== 提示文

写真とエッセイで綴る日本の四季、撮影秘話やときどき撮影ポイントも。

さまざまな雑誌や新聞での連載をまとめたもの。

 

 

   

 

        辛夷 コブシ

                                     モクレン科モクレン属 神奈川県鎌倉

        婦人公論 野の花ノート 2011/3/22号

 

 

 開花の早い年は三月上旬、まだ冬枯れの雑木林に、純白のコブシの花が咲き始める。北国では五,六月、雪の残る山肌を白く染めていく。同じころオオヤマザクラのピンク色の花も咲いて、その淡いコントラストが美しい。毎年、大好きなこの花を指標として季節の進み具合を確かめるのである。

====
== データ抜粋

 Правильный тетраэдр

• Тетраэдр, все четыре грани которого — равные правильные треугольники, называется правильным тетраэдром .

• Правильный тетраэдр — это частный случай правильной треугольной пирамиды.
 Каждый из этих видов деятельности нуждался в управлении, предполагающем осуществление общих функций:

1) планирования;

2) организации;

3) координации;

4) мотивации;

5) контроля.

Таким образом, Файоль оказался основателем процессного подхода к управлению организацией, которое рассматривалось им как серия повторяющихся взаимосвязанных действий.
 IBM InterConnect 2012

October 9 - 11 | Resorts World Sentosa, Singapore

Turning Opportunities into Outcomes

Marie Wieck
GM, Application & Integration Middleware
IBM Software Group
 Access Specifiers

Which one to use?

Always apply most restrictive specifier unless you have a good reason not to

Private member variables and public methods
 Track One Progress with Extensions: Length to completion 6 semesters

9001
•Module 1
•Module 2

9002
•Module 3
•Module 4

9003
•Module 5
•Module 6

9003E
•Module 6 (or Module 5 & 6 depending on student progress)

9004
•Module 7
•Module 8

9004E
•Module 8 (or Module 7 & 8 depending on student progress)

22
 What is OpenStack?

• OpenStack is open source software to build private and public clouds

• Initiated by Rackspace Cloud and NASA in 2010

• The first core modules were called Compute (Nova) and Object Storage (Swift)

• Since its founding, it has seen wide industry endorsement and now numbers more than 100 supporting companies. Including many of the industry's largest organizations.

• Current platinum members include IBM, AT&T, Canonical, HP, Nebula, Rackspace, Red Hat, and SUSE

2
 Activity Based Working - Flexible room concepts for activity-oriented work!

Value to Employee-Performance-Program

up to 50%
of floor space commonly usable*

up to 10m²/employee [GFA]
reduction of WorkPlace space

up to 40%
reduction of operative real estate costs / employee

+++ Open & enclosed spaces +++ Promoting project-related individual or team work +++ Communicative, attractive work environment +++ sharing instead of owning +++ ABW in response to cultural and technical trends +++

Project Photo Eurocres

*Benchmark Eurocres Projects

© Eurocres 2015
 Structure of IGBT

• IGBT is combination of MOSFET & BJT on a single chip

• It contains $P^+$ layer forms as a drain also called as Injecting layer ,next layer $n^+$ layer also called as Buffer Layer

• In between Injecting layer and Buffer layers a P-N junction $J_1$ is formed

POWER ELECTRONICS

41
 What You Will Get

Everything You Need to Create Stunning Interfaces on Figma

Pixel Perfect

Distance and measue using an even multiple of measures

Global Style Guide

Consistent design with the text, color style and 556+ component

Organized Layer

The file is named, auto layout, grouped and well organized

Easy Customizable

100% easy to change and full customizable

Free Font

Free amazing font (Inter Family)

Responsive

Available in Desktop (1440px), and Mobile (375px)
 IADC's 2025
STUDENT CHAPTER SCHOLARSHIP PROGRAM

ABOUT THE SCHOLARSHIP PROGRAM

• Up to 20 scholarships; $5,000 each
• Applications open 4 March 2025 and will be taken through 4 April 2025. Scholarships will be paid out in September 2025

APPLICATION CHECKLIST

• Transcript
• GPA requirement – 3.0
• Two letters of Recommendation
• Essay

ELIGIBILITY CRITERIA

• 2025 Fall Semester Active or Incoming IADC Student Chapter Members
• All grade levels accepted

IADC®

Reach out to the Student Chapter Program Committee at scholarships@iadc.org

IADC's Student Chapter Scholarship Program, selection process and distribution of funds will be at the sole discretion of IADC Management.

====

◆ **作業内容**
a) コブシの文章について、次の問いに答えてください。
(i) この文章はどの雑誌の何号に載ったか。
(ii) 開花の早い年、コブシの花はいつ咲き始めるか。
(iii) 北国でコブシと同じころに咲くピンク色の花は何か。
b) コブシの文章を、最後の文の後から書き継いでください。
保存データの行は、コブシの文章とは関係がありません。

◆ **各課題の解答**
a)
(i) 婦人公論の2011/3/22号
(ii) 三月上旬
(iii) オオヤマザクラ

b)
 好きな花の例にもれず、撮影は苦手だ。とくにアップがなかなかうまくいかない。遠目では、木いっぱいに賑やかに咲いているように見えても、近寄ると案外バラバラに咲いている。その上、いい香りに誘われた鳥たちについばまれ、寒さで霜にやられ、花びらは散々なありさま。それでもどうにか撮ってみれば、思い入れが強い分だけ、採点が辛くなる。
 名前は秋に赤く実る集合果が握り拳に似ていることから。「辛夷」は中国の別の植物の名前で、似ていることから誤用された。